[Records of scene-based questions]
··········
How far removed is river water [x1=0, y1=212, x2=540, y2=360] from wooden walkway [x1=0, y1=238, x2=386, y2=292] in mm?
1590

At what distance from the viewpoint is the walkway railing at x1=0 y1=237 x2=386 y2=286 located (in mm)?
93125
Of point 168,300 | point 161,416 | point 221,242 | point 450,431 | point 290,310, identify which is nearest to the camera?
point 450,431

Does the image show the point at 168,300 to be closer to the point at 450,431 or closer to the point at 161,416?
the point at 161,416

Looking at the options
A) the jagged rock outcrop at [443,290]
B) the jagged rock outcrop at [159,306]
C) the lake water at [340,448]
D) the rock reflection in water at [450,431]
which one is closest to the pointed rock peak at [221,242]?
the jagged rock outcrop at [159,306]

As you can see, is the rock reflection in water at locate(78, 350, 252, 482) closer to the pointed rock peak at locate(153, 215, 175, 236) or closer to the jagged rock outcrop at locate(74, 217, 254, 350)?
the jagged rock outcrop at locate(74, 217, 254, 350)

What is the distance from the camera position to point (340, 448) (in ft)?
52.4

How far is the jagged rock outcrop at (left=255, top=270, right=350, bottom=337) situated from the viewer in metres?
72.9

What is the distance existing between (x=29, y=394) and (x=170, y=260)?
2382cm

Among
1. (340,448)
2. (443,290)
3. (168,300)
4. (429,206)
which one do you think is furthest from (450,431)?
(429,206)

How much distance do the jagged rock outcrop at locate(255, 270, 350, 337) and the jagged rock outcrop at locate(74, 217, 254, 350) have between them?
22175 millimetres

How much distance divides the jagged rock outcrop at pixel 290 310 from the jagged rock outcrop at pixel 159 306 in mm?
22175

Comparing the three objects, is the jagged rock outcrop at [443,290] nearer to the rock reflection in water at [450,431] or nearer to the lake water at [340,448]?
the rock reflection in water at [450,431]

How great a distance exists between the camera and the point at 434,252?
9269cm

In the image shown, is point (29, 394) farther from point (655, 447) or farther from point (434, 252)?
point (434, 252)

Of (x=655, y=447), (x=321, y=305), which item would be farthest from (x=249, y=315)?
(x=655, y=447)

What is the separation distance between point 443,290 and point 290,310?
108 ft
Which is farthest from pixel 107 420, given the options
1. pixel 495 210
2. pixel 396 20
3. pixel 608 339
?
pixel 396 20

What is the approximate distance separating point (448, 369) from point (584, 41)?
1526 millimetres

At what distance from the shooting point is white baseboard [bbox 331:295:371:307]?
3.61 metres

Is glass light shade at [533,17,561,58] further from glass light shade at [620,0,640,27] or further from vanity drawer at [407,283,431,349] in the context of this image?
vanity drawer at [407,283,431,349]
··········
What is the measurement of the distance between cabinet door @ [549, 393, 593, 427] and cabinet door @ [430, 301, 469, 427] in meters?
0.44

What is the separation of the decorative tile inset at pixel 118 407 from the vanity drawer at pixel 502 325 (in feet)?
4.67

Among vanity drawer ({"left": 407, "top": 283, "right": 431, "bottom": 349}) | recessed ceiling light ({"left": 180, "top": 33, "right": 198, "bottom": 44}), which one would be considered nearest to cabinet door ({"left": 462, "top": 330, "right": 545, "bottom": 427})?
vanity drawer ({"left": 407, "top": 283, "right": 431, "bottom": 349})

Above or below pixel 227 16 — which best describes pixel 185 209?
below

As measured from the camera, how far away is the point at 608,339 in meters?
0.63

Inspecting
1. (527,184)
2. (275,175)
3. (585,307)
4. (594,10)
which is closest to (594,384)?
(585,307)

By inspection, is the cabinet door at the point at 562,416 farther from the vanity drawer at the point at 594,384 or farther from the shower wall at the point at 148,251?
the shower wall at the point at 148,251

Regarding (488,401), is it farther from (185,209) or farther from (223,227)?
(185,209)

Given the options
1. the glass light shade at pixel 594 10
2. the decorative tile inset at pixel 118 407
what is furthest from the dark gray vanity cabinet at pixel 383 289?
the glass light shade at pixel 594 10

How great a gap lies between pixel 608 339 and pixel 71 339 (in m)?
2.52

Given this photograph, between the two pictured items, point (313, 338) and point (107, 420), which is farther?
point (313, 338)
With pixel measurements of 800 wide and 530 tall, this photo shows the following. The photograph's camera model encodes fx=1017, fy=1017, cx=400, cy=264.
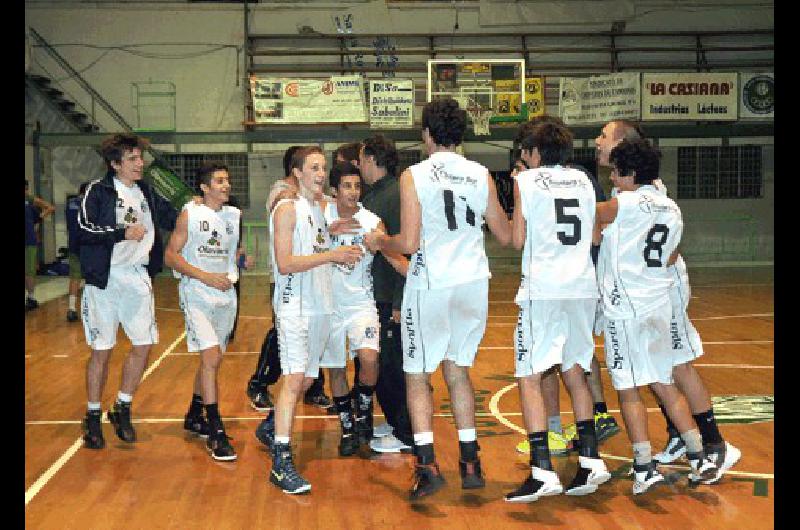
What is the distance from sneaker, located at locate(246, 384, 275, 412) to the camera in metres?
··········
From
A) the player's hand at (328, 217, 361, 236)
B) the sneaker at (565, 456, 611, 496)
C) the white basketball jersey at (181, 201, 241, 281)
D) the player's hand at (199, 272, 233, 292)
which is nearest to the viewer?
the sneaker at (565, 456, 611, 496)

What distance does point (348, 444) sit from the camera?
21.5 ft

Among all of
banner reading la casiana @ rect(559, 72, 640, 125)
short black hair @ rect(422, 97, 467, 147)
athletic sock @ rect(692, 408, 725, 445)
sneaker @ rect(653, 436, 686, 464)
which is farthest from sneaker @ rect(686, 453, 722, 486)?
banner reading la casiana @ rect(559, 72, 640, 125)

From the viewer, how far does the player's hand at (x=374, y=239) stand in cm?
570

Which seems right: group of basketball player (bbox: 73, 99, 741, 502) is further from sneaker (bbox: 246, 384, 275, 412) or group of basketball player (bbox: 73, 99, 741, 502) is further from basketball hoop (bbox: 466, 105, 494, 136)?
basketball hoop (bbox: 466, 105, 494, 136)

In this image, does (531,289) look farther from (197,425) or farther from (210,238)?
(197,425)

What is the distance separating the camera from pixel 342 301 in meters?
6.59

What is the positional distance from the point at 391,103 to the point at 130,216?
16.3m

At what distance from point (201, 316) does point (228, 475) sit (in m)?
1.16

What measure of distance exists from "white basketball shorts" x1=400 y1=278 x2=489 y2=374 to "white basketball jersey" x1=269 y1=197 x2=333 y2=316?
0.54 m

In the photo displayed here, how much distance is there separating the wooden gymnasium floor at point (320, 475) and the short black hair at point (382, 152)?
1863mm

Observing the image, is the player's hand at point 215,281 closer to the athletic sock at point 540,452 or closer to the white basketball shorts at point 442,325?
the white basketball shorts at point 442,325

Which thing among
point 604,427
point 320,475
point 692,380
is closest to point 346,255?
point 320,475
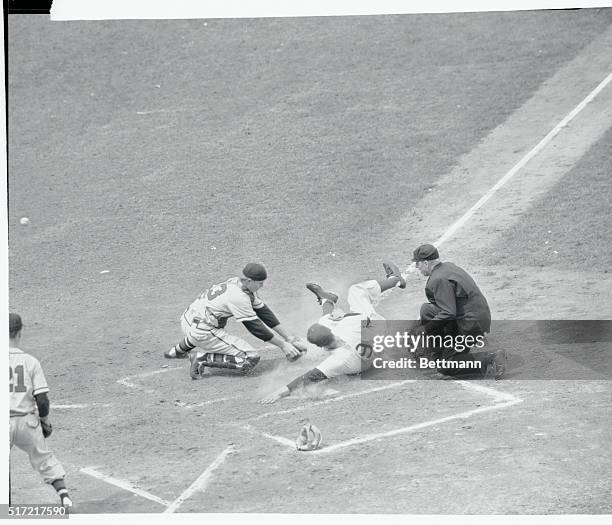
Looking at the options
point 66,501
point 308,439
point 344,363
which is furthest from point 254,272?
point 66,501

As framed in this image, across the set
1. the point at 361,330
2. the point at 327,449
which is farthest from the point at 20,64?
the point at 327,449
··········
§ To do
Please copy the part of the items above that opens with the line containing "How far is the" and closes with the line containing "22175 millimetres", with both of those lines included.

§ Result of the task
How far is the jagged rock outcrop at (left=255, top=270, right=350, bottom=337) situated from the viewer in metres?
72.9

What is the distance existing between (x=29, y=394) and (x=170, y=260)?
2382cm

Among
1. (340,448)
2. (443,290)
3. (168,300)
4. (429,206)
which one do you think is furthest from (450,431)?
(429,206)

How much distance do the jagged rock outcrop at locate(255, 270, 350, 337) and the jagged rock outcrop at locate(74, 217, 254, 350) have between them?
22175 millimetres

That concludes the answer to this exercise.